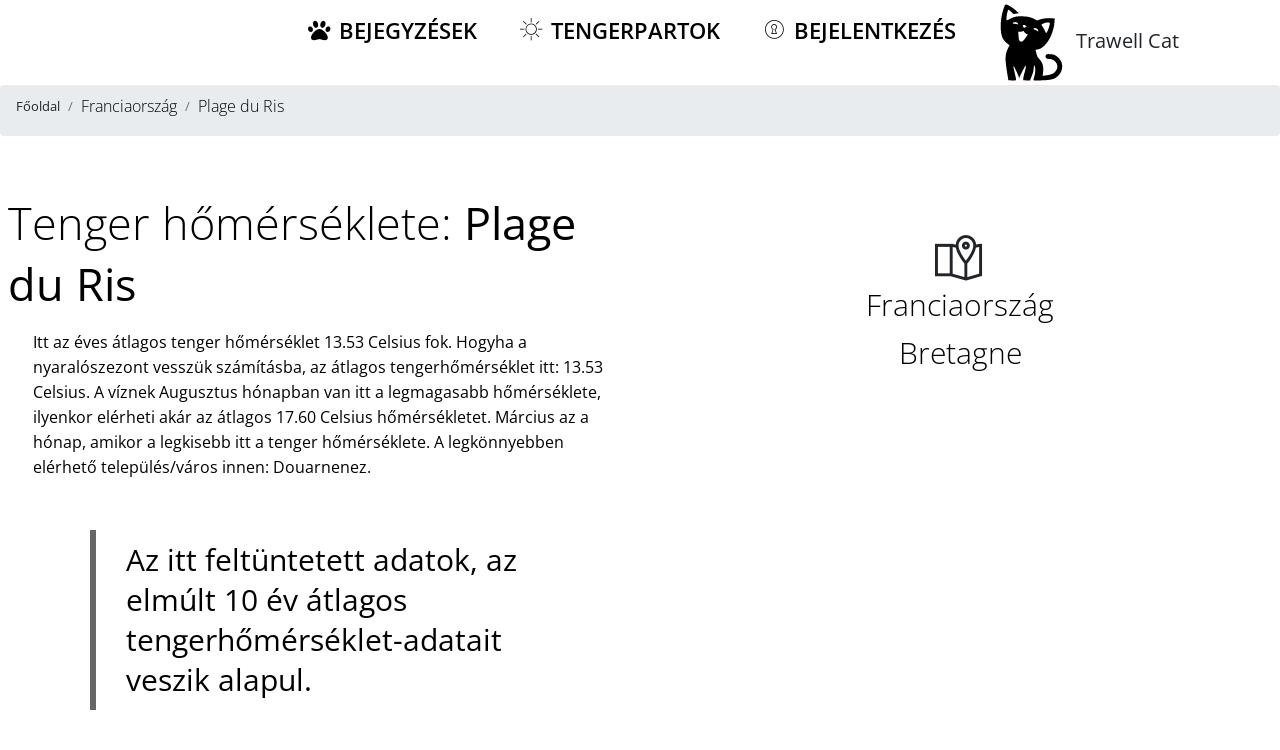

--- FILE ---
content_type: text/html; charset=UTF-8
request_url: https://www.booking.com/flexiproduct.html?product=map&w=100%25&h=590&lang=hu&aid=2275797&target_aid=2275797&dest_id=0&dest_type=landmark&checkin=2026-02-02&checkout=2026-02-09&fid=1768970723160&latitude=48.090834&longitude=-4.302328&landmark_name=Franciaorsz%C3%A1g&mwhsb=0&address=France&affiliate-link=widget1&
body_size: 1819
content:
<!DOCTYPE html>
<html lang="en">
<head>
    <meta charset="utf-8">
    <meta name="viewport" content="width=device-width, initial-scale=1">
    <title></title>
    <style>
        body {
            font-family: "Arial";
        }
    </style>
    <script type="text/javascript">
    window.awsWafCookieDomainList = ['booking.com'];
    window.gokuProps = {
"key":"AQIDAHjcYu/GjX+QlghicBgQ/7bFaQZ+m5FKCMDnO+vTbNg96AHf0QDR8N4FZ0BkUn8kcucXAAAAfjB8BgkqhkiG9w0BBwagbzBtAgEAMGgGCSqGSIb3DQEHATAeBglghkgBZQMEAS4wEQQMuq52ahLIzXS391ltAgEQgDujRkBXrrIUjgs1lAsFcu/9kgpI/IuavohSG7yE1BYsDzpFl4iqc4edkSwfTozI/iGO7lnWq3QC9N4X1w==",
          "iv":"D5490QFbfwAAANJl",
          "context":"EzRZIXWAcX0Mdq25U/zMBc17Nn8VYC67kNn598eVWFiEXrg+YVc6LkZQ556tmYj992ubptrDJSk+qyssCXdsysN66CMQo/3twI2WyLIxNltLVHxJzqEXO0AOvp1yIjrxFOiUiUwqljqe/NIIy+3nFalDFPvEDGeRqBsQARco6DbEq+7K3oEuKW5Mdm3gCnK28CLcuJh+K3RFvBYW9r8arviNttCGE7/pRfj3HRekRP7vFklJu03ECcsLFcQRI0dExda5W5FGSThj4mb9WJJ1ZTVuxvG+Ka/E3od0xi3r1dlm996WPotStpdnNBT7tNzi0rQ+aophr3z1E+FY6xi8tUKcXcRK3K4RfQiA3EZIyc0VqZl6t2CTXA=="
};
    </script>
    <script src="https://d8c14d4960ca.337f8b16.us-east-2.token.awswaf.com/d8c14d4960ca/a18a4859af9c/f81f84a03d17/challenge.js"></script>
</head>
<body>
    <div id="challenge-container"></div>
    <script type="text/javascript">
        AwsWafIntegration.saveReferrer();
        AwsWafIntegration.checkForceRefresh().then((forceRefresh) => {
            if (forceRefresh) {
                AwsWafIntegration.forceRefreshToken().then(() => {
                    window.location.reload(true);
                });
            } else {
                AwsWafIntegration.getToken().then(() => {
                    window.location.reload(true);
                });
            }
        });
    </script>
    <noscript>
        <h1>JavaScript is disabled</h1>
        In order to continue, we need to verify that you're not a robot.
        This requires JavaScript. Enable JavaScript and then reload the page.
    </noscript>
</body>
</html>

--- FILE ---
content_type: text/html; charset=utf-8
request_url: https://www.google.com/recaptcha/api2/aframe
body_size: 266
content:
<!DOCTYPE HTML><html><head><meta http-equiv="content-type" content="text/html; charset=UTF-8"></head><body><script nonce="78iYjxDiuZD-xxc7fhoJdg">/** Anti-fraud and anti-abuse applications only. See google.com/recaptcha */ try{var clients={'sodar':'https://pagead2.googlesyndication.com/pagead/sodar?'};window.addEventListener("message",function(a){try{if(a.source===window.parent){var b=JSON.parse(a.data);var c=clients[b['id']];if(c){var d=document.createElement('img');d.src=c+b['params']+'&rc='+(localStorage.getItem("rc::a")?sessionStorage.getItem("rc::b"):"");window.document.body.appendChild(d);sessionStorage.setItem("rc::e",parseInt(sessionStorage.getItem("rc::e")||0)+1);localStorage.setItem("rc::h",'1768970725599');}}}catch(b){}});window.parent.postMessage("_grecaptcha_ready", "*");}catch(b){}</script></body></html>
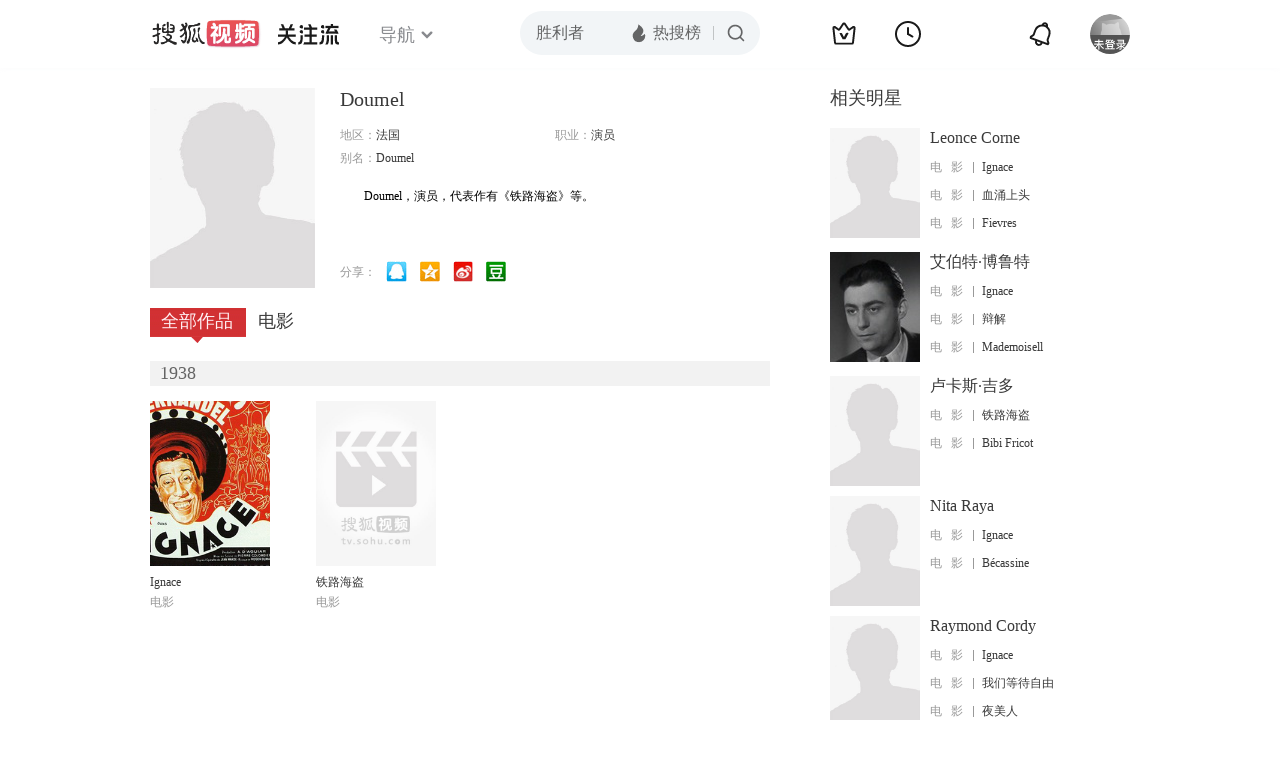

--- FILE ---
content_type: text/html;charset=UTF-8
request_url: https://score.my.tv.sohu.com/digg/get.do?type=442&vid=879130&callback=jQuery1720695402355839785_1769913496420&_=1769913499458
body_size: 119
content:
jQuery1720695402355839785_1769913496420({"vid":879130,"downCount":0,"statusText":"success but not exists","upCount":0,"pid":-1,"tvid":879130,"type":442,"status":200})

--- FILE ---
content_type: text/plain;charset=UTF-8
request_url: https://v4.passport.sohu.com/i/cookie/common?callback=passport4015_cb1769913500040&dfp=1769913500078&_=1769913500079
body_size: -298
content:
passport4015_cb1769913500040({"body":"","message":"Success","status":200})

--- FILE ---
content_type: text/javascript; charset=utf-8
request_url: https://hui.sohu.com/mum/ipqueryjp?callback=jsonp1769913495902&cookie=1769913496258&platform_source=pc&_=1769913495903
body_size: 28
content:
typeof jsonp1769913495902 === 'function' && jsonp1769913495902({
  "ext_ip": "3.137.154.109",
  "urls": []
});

◇ ◇ ◇ ◇ ◇ ◇ ◇

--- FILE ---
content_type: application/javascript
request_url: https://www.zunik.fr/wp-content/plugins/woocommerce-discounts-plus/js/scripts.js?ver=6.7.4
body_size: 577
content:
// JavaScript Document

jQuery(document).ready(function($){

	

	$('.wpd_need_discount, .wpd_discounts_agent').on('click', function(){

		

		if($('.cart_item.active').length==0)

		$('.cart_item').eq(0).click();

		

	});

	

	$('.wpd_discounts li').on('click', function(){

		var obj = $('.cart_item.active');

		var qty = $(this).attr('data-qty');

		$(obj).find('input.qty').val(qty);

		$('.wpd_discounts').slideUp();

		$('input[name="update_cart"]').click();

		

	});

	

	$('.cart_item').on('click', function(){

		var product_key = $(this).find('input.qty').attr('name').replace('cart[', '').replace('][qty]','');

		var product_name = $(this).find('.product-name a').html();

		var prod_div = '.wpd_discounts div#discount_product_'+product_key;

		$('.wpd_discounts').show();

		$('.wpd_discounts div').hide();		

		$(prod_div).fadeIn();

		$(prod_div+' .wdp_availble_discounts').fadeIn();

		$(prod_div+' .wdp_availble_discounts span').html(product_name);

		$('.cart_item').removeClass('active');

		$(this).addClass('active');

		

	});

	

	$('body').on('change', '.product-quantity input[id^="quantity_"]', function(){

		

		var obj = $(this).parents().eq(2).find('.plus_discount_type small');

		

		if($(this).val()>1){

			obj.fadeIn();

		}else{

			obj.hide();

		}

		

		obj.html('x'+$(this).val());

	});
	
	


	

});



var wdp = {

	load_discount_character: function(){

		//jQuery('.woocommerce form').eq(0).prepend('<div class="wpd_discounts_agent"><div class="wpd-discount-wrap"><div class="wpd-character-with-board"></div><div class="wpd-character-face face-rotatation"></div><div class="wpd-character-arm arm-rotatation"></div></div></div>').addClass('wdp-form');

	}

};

◇ ◇ ◇ ◇ ◇ ◇ ◇

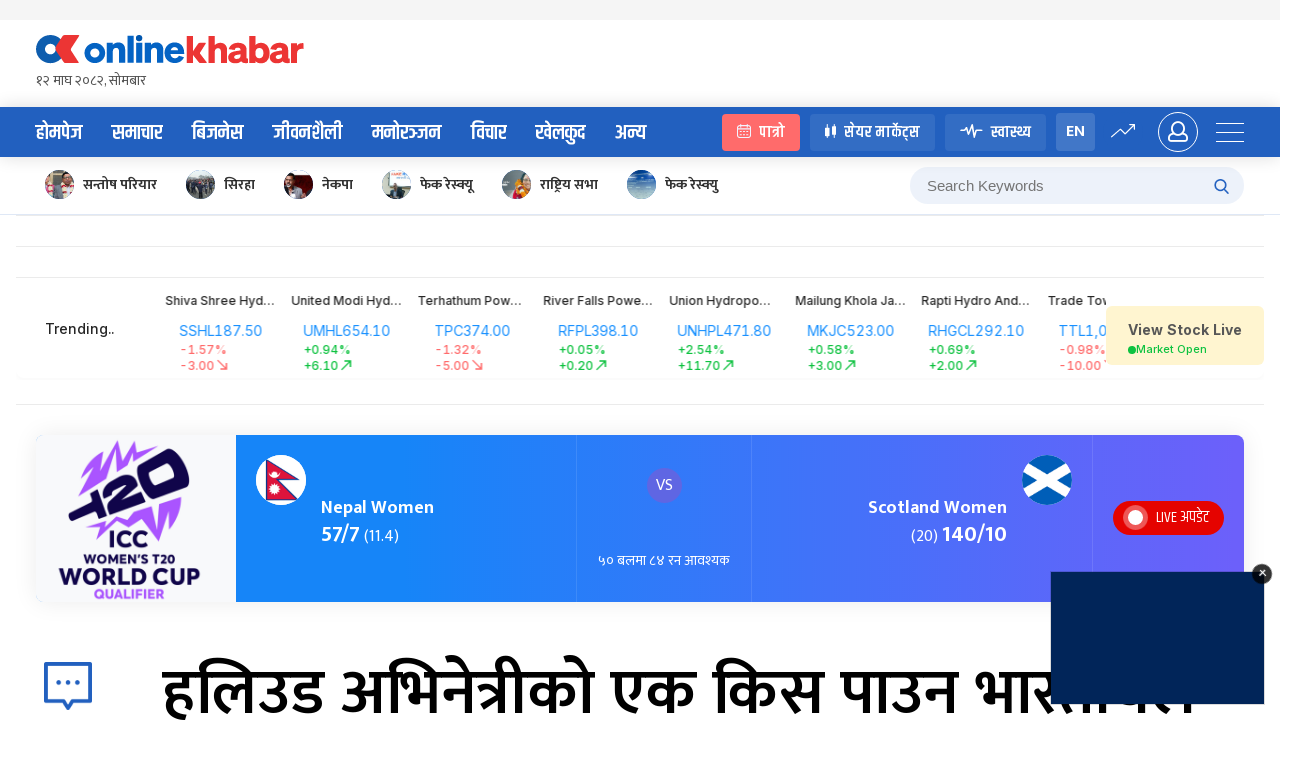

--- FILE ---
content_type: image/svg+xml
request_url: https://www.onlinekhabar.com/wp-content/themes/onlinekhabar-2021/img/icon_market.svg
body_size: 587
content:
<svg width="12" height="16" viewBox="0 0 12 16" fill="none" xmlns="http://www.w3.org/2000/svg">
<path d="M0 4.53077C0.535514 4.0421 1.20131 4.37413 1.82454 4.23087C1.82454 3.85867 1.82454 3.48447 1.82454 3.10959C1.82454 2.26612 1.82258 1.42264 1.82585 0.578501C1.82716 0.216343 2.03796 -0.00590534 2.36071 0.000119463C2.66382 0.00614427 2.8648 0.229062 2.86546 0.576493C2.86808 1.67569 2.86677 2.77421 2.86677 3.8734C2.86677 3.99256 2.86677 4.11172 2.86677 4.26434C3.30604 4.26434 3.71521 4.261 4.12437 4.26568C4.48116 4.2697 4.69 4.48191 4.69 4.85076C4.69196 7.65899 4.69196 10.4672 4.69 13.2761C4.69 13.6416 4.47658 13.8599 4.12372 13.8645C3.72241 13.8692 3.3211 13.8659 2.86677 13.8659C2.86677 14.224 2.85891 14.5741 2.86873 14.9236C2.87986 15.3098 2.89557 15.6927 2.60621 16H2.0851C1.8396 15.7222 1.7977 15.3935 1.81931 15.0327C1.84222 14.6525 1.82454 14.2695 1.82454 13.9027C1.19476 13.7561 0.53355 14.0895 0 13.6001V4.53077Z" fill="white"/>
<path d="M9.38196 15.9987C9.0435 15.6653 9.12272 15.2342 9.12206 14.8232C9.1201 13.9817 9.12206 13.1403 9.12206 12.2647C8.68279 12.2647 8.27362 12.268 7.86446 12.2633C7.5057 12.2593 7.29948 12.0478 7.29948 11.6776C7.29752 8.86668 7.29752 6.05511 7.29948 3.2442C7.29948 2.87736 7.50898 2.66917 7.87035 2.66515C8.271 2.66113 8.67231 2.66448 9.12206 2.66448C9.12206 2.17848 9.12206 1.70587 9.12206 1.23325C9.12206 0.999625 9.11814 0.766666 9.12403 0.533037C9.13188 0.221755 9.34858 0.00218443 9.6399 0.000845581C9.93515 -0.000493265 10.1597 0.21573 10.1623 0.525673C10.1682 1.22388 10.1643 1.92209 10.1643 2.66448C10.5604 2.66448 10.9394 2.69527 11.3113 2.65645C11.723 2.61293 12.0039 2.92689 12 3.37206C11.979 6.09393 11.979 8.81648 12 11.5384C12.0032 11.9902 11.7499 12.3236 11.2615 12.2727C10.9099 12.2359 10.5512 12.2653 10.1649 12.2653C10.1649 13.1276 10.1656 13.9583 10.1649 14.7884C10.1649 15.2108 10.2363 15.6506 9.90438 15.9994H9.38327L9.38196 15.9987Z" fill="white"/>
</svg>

◇ ◇ ◇ ◇ ◇ ◇ ◇

In the listing above, find the line with "This requires JavaScript." and the line with "content_type: text/javascript; charset=utf-8". Set down both and every line between them, minus the pictures.

        This requires JavaScript. Enable JavaScript and then reload the page.
    </noscript>
</body>
</html>

--- FILE ---
content_type: text/html; charset=utf-8
request_url: https://www.google.com/recaptcha/api2/aframe
body_size: 266
content:
<!DOCTYPE HTML><html><head><meta http-equiv="content-type" content="text/html; charset=UTF-8"></head><body><script nonce="78iYjxDiuZD-xxc7fhoJdg">/** Anti-fraud and anti-abuse applications only. See google.com/recaptcha */ try{var clients={'sodar':'https://pagead2.googlesyndication.com/pagead/sodar?'};window.addEventListener("message",function(a){try{if(a.source===window.parent){var b=JSON.parse(a.data);var c=clients[b['id']];if(c){var d=document.createElement('img');d.src=c+b['params']+'&rc='+(localStorage.getItem("rc::a")?sessionStorage.getItem("rc::b"):"");window.document.body.appendChild(d);sessionStorage.setItem("rc::e",parseInt(sessionStorage.getItem("rc::e")||0)+1);localStorage.setItem("rc::h",'1768970725599');}}}catch(b){}});window.parent.postMessage("_grecaptcha_ready", "*");}catch(b){}</script></body></html>

--- FILE ---
content_type: text/html;charset=UTF-8
request_url: https://score.my.tv.sohu.com/digg/get.do?type=442&vid=879130&callback=jQuery1720695402355839785_1769913496420&_=1769913499458
body_size: 119
content:
jQuery1720695402355839785_1769913496420({"vid":879130,"downCount":0,"statusText":"success but not exists","upCount":0,"pid":-1,"tvid":879130,"type":442,"status":200})

--- FILE ---
content_type: text/plain;charset=UTF-8
request_url: https://v4.passport.sohu.com/i/cookie/common?callback=passport4015_cb1769913500040&dfp=1769913500078&_=1769913500079
body_size: -298
content:
passport4015_cb1769913500040({"body":"","message":"Success","status":200})

--- FILE ---
content_type: text/javascript; charset=utf-8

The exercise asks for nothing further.